Identify every line of the items below that contains the word "when" and copy each of those lines, treating uppercase and lowercase as different.

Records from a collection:
========
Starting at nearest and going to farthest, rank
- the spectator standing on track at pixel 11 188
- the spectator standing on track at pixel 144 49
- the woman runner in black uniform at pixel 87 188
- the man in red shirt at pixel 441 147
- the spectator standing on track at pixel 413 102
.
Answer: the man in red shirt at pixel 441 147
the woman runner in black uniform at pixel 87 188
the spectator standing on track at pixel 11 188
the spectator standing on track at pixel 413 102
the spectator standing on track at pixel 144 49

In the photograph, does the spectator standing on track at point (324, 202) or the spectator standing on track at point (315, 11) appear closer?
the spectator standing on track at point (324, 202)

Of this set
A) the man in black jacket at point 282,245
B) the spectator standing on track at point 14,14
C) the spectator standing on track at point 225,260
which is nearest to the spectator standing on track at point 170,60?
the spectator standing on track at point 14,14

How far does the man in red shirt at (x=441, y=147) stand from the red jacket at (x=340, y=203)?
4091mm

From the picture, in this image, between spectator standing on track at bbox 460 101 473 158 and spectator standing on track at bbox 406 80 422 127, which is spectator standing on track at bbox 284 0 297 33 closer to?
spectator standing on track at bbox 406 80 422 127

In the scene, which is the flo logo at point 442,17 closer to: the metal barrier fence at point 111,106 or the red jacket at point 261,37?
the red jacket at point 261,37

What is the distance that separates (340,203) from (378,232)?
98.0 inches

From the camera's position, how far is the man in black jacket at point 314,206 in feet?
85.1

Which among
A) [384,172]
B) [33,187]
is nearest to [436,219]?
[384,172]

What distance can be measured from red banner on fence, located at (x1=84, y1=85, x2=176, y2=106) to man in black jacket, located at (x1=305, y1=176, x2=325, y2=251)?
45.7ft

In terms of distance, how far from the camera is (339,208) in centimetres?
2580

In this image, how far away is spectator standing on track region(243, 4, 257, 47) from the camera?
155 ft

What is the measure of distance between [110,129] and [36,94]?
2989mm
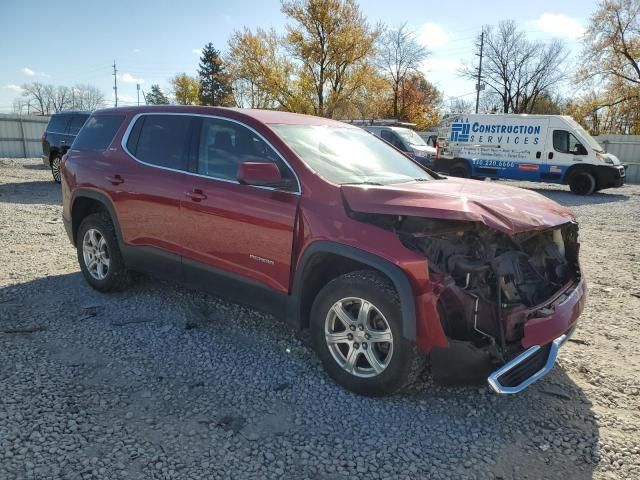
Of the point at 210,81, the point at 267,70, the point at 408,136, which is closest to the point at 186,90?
the point at 210,81

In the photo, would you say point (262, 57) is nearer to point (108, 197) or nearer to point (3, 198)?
point (3, 198)

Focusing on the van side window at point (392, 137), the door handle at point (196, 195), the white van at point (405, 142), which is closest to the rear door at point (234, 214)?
the door handle at point (196, 195)

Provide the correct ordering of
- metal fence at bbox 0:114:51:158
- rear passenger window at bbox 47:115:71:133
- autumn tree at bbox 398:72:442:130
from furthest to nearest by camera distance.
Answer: autumn tree at bbox 398:72:442:130 → metal fence at bbox 0:114:51:158 → rear passenger window at bbox 47:115:71:133

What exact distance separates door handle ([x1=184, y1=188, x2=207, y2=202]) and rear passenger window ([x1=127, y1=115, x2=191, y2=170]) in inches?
11.1

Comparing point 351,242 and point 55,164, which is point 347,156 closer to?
point 351,242

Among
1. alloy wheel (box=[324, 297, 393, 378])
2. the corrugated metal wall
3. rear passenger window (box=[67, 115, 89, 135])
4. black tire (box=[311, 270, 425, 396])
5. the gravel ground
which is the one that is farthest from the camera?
the corrugated metal wall

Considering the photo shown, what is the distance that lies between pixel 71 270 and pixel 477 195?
4852mm

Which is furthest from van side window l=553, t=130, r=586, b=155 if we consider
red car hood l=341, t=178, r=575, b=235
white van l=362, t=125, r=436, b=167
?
red car hood l=341, t=178, r=575, b=235

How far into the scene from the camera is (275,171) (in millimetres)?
3311

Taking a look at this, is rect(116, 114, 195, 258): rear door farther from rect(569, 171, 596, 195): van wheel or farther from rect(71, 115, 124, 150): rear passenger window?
rect(569, 171, 596, 195): van wheel

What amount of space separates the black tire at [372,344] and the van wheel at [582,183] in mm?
14744

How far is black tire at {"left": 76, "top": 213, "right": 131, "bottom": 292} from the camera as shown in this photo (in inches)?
190

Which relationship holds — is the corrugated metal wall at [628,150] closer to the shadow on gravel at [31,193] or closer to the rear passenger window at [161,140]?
the shadow on gravel at [31,193]

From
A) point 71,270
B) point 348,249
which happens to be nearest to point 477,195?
point 348,249
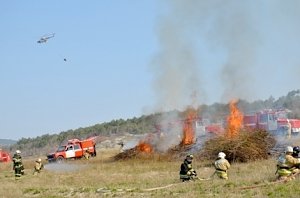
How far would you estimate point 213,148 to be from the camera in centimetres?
3475

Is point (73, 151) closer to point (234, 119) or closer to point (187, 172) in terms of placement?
point (234, 119)

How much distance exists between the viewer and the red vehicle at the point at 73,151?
5075cm

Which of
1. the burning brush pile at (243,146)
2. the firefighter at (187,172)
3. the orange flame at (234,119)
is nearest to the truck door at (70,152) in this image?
the orange flame at (234,119)

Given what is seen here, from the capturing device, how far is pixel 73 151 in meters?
51.9

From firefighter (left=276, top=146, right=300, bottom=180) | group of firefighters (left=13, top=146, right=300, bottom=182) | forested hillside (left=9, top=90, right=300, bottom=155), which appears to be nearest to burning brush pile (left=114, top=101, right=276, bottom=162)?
group of firefighters (left=13, top=146, right=300, bottom=182)

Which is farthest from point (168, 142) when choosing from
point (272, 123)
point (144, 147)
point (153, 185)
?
point (153, 185)

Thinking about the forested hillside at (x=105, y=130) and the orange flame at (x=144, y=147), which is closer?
the orange flame at (x=144, y=147)

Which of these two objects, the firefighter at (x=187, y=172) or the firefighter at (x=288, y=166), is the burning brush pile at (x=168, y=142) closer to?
the firefighter at (x=187, y=172)

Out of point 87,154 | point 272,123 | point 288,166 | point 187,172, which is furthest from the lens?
point 272,123

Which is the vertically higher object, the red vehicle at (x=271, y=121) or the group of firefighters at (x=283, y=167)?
the red vehicle at (x=271, y=121)

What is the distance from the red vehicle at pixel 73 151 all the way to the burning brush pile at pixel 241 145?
1880 cm

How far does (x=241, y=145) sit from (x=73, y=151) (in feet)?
75.4

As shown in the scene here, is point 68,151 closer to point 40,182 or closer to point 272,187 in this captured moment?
point 40,182

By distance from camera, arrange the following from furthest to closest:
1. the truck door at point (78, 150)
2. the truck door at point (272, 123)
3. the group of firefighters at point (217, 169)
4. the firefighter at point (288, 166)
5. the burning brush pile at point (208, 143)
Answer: the truck door at point (78, 150)
the truck door at point (272, 123)
the burning brush pile at point (208, 143)
the group of firefighters at point (217, 169)
the firefighter at point (288, 166)
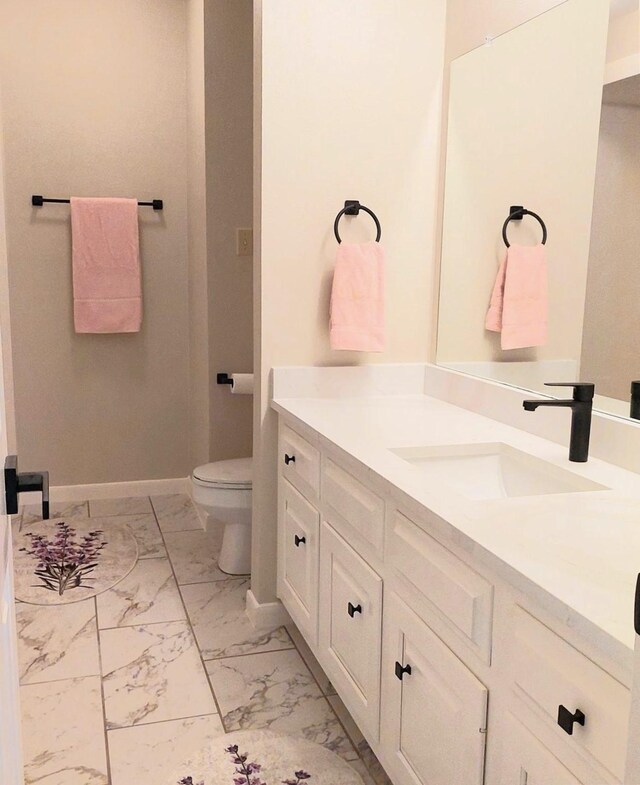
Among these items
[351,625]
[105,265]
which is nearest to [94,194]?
[105,265]

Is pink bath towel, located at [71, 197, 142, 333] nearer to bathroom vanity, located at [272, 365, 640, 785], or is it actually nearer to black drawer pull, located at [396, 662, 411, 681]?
bathroom vanity, located at [272, 365, 640, 785]

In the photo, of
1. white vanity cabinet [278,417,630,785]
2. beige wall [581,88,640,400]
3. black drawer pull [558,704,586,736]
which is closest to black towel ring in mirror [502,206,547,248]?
beige wall [581,88,640,400]

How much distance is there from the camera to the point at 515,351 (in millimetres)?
2219

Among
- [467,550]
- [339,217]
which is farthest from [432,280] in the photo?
[467,550]

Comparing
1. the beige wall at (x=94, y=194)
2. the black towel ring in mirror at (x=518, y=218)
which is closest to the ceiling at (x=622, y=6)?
the black towel ring in mirror at (x=518, y=218)

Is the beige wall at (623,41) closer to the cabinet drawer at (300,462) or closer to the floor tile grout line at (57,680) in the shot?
the cabinet drawer at (300,462)

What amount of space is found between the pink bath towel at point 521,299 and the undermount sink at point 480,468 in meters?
0.37

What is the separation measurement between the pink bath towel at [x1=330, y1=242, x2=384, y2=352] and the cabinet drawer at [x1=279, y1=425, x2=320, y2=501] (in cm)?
33

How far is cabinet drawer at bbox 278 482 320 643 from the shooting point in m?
2.19

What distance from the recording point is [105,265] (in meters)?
3.75

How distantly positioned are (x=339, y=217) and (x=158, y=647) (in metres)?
1.51

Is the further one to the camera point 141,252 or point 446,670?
point 141,252

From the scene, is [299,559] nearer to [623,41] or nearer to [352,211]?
[352,211]

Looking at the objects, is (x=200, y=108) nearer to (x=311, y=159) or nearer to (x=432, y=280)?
(x=311, y=159)
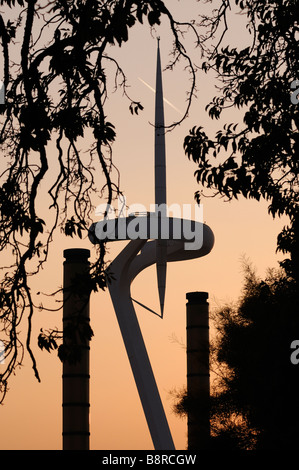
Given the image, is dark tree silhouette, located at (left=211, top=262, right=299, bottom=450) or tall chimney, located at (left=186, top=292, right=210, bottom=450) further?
tall chimney, located at (left=186, top=292, right=210, bottom=450)

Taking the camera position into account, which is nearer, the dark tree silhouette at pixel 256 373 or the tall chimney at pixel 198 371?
the dark tree silhouette at pixel 256 373

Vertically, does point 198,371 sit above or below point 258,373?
above

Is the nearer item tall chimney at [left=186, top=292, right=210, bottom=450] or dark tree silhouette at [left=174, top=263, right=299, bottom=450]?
dark tree silhouette at [left=174, top=263, right=299, bottom=450]

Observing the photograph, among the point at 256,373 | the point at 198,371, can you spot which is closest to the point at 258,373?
the point at 256,373

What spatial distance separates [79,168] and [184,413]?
27.8 meters

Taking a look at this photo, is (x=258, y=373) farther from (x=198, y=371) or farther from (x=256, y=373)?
(x=198, y=371)

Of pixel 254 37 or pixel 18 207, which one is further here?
pixel 254 37

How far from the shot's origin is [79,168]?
40.8ft

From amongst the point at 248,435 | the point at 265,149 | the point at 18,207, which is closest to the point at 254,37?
the point at 265,149

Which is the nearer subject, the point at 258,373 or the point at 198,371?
the point at 258,373

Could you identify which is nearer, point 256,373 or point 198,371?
point 256,373

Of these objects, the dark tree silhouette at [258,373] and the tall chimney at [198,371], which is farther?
the tall chimney at [198,371]
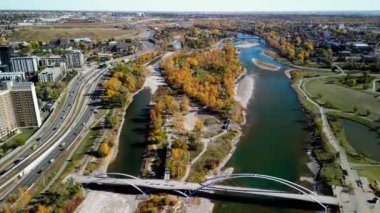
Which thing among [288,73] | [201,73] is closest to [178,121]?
[201,73]

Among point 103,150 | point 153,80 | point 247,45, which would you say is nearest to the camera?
point 103,150

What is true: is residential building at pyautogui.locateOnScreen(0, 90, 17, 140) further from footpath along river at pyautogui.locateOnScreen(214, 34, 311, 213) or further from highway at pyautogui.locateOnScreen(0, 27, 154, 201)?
footpath along river at pyautogui.locateOnScreen(214, 34, 311, 213)

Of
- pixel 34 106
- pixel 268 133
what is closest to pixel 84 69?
pixel 34 106

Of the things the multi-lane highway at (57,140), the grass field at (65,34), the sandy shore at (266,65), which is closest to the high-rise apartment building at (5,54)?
the multi-lane highway at (57,140)

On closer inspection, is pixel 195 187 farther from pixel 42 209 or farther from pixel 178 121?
pixel 178 121

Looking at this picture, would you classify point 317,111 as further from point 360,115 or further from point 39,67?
point 39,67

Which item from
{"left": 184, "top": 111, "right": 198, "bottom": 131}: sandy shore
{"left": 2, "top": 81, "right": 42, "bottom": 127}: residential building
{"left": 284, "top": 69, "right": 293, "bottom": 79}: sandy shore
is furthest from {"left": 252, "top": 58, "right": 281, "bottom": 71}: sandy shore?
{"left": 2, "top": 81, "right": 42, "bottom": 127}: residential building
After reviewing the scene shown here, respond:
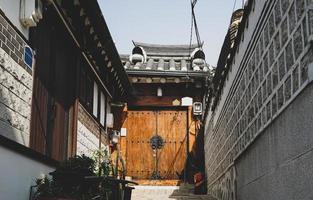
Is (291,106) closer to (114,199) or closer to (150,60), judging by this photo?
(114,199)

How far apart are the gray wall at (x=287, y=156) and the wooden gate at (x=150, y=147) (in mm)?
8533

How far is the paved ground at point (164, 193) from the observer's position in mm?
10344

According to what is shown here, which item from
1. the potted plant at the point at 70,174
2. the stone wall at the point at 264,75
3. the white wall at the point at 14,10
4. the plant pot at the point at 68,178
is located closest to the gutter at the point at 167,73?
the stone wall at the point at 264,75

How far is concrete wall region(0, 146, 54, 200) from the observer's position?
457cm

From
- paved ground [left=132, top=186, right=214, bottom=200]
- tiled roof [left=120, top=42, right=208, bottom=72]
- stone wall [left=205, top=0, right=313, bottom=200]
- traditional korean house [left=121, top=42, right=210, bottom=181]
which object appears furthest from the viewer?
tiled roof [left=120, top=42, right=208, bottom=72]

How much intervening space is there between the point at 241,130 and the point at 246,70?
3.08ft

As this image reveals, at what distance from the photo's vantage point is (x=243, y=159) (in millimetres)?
6070

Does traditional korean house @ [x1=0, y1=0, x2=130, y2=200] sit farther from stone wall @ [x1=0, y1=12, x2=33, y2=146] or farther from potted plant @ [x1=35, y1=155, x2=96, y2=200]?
potted plant @ [x1=35, y1=155, x2=96, y2=200]

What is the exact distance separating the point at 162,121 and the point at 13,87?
29.5 feet

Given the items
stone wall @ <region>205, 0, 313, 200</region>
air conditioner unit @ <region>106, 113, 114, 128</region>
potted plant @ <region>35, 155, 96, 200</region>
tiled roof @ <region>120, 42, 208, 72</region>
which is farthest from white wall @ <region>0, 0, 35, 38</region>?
tiled roof @ <region>120, 42, 208, 72</region>

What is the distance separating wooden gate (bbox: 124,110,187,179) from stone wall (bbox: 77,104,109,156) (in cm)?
259

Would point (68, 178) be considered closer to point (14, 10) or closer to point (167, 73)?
point (14, 10)

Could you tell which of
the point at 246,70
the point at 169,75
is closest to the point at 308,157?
the point at 246,70

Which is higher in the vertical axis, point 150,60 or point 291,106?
point 150,60
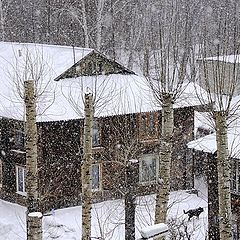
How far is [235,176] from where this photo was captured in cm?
2138

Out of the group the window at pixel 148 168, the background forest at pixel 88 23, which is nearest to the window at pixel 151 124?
the window at pixel 148 168

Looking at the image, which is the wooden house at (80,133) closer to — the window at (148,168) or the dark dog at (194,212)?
the window at (148,168)

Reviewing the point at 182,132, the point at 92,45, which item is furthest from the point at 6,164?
the point at 92,45

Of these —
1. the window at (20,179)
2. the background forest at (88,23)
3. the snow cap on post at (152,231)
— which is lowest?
the window at (20,179)

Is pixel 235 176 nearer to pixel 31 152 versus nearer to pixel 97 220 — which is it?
pixel 97 220

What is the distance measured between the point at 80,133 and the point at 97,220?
4544 mm

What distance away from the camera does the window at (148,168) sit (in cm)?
2694

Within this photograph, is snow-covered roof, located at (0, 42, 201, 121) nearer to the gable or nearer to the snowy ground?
the gable

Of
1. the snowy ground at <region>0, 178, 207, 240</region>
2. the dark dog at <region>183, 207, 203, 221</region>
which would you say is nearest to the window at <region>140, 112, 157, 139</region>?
the snowy ground at <region>0, 178, 207, 240</region>

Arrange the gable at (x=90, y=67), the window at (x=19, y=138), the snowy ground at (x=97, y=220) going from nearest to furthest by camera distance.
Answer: the snowy ground at (x=97, y=220)
the window at (x=19, y=138)
the gable at (x=90, y=67)

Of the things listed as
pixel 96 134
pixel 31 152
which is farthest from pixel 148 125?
pixel 31 152

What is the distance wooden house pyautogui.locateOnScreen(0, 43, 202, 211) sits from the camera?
977 inches

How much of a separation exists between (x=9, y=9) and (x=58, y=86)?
2369 centimetres

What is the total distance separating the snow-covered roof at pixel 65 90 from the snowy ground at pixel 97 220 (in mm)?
3953
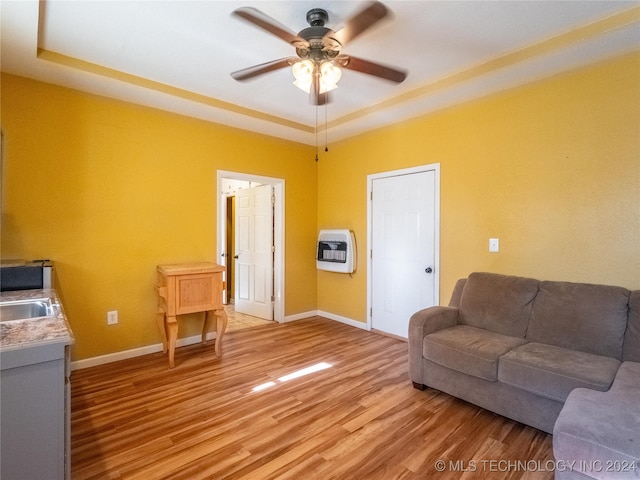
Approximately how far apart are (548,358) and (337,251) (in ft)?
8.91

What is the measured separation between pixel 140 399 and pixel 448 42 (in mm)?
3551

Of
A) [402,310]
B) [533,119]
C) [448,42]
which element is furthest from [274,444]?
[533,119]

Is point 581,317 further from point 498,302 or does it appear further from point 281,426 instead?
point 281,426

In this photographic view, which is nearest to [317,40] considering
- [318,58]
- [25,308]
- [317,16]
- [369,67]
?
[318,58]

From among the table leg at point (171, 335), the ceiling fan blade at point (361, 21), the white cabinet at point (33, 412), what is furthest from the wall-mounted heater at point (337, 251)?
the white cabinet at point (33, 412)

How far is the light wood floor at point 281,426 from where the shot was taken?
1.74 m

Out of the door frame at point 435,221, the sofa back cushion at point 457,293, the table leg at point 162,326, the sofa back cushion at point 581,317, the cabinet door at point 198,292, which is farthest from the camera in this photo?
the door frame at point 435,221

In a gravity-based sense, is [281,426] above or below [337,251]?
below

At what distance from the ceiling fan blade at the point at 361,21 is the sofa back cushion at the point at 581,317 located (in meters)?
2.30

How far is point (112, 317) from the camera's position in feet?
10.3

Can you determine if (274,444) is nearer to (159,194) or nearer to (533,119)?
(159,194)

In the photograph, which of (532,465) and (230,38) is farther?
(230,38)

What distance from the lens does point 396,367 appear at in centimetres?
304

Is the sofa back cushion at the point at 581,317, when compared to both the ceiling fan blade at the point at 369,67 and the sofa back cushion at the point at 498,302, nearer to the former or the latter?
the sofa back cushion at the point at 498,302
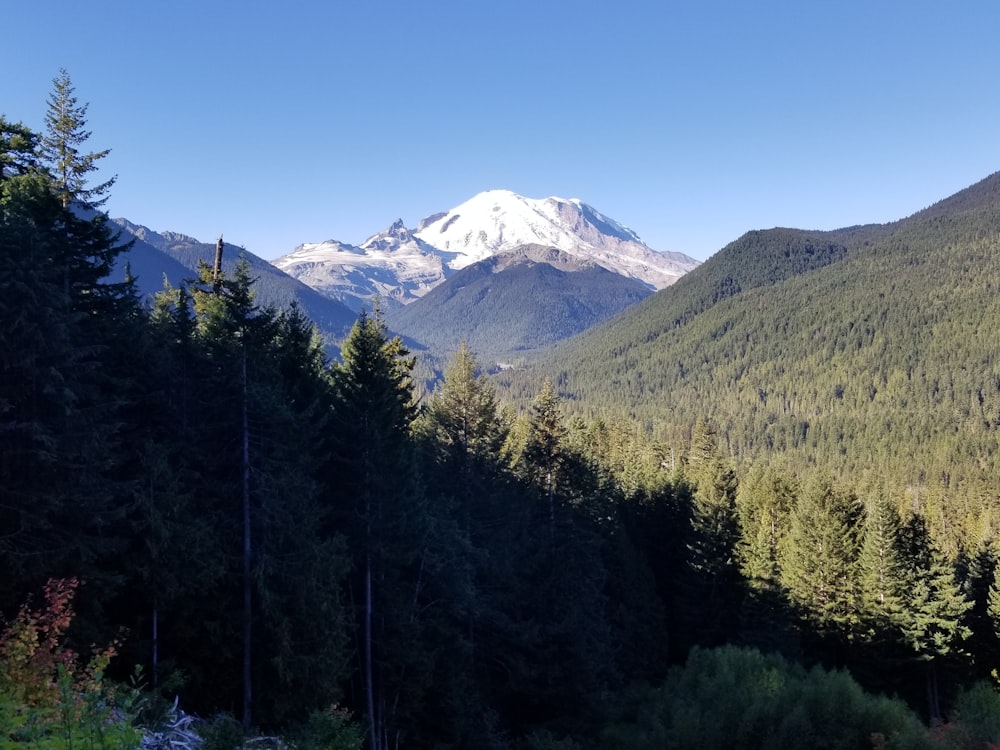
========
Complete response:
Which is farthest from point (168, 142) when choosing from
Is the sofa back cushion at the point at 581,317, when compared to both the ceiling fan blade at the point at 369,67 and the sofa back cushion at the point at 498,302, nearer to the former or the latter?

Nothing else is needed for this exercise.